### [Goal of the exercise]
Convert the lines of the entries starting at the line containing "How far do point" and ending at the line containing "5. the building" into a JSON list of strings, one string per line. Leave out blank lines.

### [Data shown]
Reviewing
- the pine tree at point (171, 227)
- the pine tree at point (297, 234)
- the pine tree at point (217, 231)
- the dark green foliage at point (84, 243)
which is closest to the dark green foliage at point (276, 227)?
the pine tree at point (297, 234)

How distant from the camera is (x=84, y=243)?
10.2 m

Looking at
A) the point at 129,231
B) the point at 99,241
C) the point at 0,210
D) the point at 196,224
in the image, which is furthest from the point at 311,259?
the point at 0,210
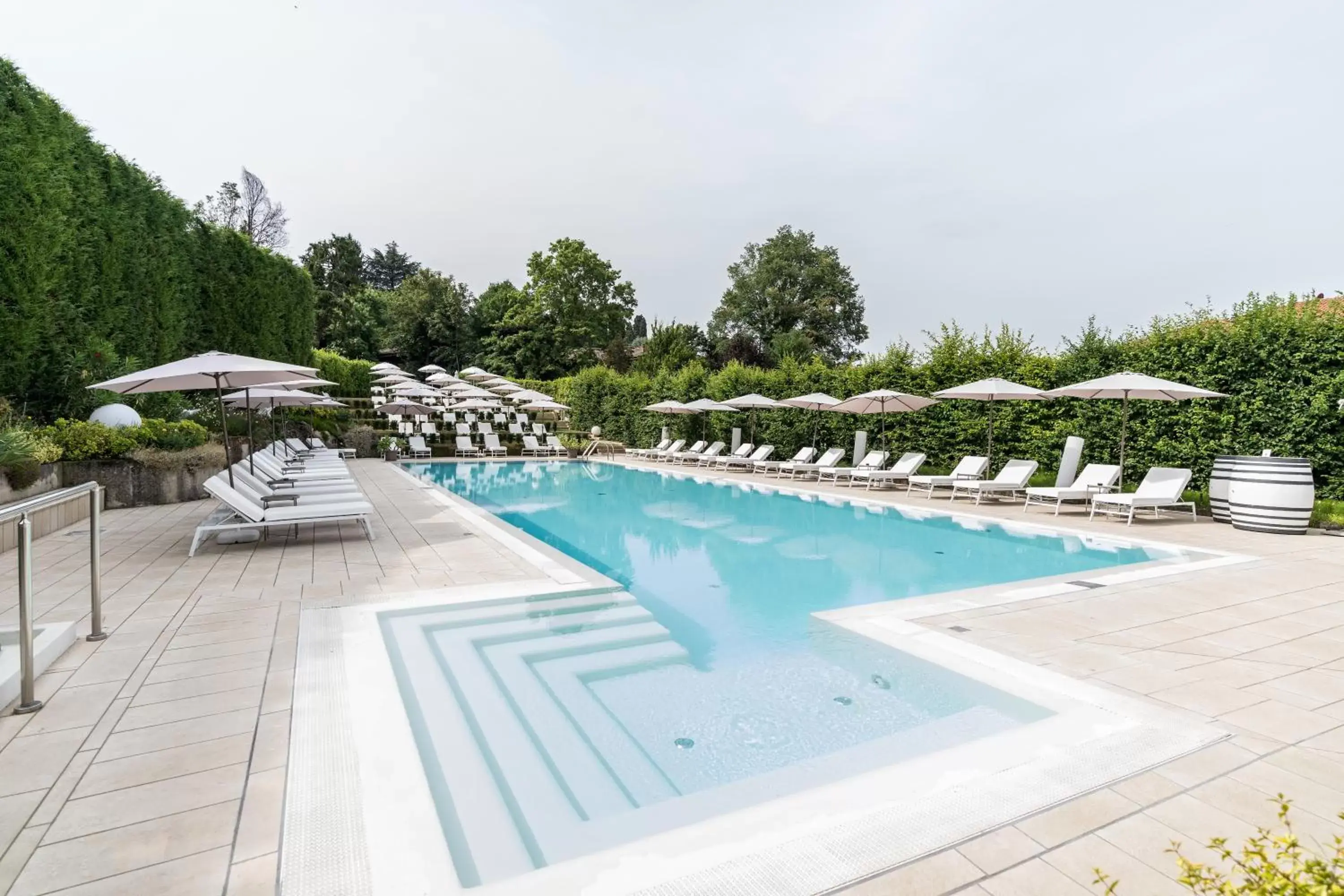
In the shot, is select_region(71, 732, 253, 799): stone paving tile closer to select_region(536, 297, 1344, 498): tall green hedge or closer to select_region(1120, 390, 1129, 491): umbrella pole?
select_region(1120, 390, 1129, 491): umbrella pole

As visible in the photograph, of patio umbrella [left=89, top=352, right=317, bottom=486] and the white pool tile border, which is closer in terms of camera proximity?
the white pool tile border

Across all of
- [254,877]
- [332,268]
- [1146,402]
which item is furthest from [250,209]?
[254,877]

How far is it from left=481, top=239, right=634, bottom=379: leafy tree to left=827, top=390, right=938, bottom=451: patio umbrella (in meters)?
26.4

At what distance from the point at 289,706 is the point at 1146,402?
12.3 m

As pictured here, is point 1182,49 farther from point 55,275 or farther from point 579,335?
point 579,335

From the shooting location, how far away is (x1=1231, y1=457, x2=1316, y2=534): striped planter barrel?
818cm

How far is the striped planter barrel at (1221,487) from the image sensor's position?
912 centimetres

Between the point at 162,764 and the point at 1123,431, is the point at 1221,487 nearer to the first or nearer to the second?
the point at 1123,431

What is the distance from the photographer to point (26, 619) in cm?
294

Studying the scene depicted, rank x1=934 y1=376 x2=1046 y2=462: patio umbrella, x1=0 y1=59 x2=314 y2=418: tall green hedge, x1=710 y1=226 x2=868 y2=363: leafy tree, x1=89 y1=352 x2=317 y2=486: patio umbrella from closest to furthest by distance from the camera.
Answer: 1. x1=89 y1=352 x2=317 y2=486: patio umbrella
2. x1=0 y1=59 x2=314 y2=418: tall green hedge
3. x1=934 y1=376 x2=1046 y2=462: patio umbrella
4. x1=710 y1=226 x2=868 y2=363: leafy tree

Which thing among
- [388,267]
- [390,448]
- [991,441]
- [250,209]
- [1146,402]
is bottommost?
[390,448]

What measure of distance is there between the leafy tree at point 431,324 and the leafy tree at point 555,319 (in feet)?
7.39

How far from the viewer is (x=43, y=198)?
928 centimetres

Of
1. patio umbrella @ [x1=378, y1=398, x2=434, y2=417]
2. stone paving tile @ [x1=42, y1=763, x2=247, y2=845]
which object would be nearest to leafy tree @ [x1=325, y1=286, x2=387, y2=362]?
patio umbrella @ [x1=378, y1=398, x2=434, y2=417]
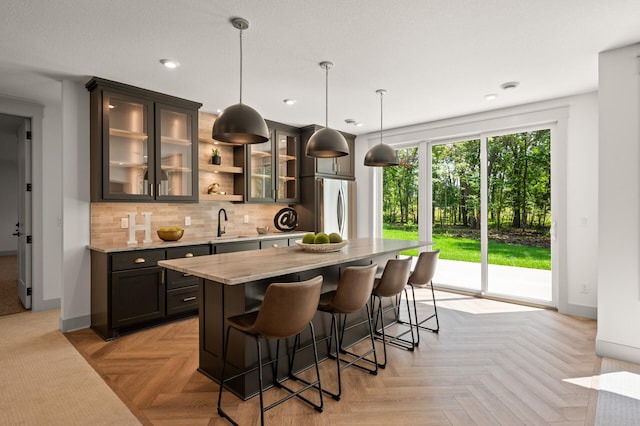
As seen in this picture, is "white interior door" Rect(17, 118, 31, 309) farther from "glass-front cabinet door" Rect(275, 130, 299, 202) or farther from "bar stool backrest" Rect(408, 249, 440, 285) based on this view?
"bar stool backrest" Rect(408, 249, 440, 285)

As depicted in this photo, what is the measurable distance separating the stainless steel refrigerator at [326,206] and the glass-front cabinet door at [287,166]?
168mm

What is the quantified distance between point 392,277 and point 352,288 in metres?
0.63

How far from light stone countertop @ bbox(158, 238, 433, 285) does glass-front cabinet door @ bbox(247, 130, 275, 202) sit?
7.10ft

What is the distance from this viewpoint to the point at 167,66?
3.36 meters

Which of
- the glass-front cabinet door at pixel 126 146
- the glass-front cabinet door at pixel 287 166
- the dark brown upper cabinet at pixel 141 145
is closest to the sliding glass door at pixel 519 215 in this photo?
the glass-front cabinet door at pixel 287 166

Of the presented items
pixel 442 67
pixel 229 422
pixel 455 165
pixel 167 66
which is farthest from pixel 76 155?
pixel 455 165

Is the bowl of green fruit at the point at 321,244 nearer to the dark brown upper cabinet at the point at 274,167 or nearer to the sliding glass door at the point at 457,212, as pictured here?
the dark brown upper cabinet at the point at 274,167

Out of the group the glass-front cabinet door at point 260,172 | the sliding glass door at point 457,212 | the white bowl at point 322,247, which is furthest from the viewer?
the sliding glass door at point 457,212

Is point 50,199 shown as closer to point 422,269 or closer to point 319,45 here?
point 319,45

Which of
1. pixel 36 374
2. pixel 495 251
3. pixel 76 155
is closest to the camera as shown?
pixel 36 374

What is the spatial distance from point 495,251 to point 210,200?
413 centimetres

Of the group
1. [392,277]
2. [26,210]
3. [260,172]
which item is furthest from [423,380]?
[26,210]

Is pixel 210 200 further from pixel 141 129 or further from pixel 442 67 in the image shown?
pixel 442 67

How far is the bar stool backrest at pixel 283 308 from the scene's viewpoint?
206cm
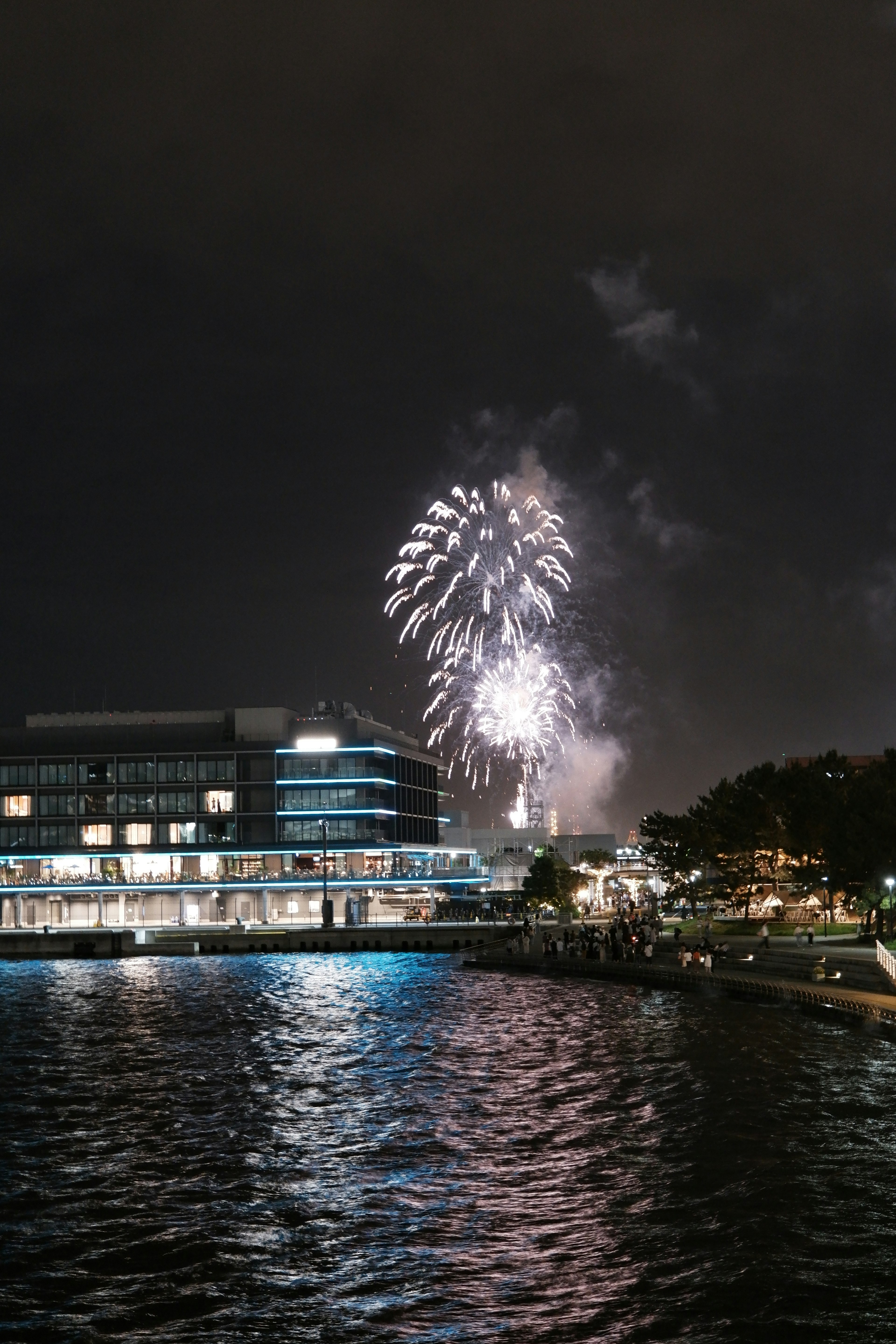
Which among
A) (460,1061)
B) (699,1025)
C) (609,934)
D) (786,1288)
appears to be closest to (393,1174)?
(786,1288)

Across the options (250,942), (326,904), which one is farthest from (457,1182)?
(326,904)

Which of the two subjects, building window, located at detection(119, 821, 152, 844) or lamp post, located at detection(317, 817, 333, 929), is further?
building window, located at detection(119, 821, 152, 844)

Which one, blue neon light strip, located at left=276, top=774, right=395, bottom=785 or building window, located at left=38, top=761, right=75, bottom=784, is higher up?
building window, located at left=38, top=761, right=75, bottom=784

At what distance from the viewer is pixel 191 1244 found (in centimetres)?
2903

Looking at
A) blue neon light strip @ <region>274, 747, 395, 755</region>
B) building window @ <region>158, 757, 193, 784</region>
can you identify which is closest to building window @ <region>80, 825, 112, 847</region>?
building window @ <region>158, 757, 193, 784</region>

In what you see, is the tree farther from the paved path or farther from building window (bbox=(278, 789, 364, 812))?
the paved path

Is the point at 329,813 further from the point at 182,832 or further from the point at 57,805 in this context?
the point at 57,805

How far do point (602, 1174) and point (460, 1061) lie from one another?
2008 cm

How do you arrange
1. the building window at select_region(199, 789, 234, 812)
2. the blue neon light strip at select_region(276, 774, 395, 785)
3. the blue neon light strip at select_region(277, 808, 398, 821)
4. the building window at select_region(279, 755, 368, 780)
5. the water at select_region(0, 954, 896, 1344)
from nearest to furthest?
1. the water at select_region(0, 954, 896, 1344)
2. the building window at select_region(199, 789, 234, 812)
3. the blue neon light strip at select_region(277, 808, 398, 821)
4. the blue neon light strip at select_region(276, 774, 395, 785)
5. the building window at select_region(279, 755, 368, 780)

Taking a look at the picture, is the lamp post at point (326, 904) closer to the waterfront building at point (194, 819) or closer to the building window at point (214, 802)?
the waterfront building at point (194, 819)

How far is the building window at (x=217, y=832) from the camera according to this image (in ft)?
577

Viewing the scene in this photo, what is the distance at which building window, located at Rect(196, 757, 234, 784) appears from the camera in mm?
178000

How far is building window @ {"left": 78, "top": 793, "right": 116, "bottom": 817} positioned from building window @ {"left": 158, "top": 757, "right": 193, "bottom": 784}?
6.51 m

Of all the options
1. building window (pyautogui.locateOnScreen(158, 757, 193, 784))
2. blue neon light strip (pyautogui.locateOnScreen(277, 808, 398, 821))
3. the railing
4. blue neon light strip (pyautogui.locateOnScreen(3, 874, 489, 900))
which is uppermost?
building window (pyautogui.locateOnScreen(158, 757, 193, 784))
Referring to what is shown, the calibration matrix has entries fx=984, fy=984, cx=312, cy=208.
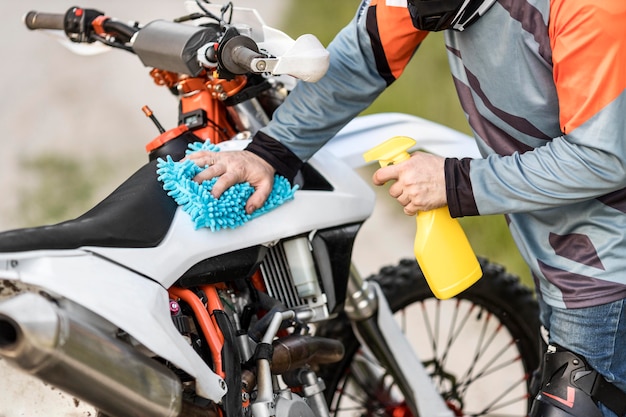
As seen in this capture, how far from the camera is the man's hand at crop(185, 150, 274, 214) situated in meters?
2.08

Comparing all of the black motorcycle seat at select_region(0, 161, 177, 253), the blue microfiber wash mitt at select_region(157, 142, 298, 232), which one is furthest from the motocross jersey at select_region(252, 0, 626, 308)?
the black motorcycle seat at select_region(0, 161, 177, 253)

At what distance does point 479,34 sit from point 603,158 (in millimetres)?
381

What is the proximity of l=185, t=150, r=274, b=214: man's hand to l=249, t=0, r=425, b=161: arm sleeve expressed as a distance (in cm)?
13

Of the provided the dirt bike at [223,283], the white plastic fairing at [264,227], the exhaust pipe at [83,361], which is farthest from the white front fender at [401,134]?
the exhaust pipe at [83,361]

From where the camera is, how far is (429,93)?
535cm

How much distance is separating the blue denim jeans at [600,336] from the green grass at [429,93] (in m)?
2.19

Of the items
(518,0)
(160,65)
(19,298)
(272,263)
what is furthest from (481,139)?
(19,298)

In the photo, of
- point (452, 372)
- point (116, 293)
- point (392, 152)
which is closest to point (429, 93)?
point (452, 372)

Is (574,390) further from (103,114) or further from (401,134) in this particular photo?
(103,114)

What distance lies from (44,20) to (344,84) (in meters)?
0.89

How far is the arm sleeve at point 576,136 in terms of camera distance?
1817mm

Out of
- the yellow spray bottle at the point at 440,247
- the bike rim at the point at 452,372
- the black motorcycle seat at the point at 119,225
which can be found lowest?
the bike rim at the point at 452,372

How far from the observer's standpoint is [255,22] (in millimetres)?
2217

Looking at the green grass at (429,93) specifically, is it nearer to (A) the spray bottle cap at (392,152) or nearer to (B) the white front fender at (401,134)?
(B) the white front fender at (401,134)
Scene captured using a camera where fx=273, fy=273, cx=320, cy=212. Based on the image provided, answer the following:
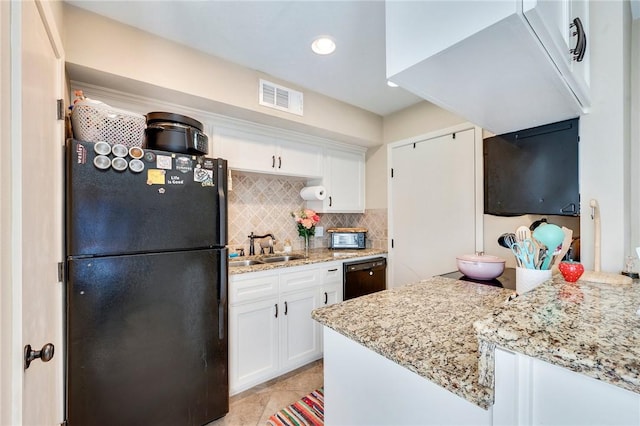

### [Output below]
[
  "How far do point (602, 1174) and point (460, 1061) lie from one another?",
  "2008 cm",
  "How do you arrange",
  "1. the building window at select_region(199, 789, 234, 812)",
  "2. the blue neon light strip at select_region(276, 774, 395, 785)",
  "3. the blue neon light strip at select_region(277, 808, 398, 821)",
  "4. the building window at select_region(279, 755, 368, 780)",
  "5. the water at select_region(0, 954, 896, 1344)",
  "from nearest to furthest?",
  "1. the water at select_region(0, 954, 896, 1344)",
  "2. the building window at select_region(199, 789, 234, 812)",
  "3. the blue neon light strip at select_region(277, 808, 398, 821)",
  "4. the blue neon light strip at select_region(276, 774, 395, 785)",
  "5. the building window at select_region(279, 755, 368, 780)"
]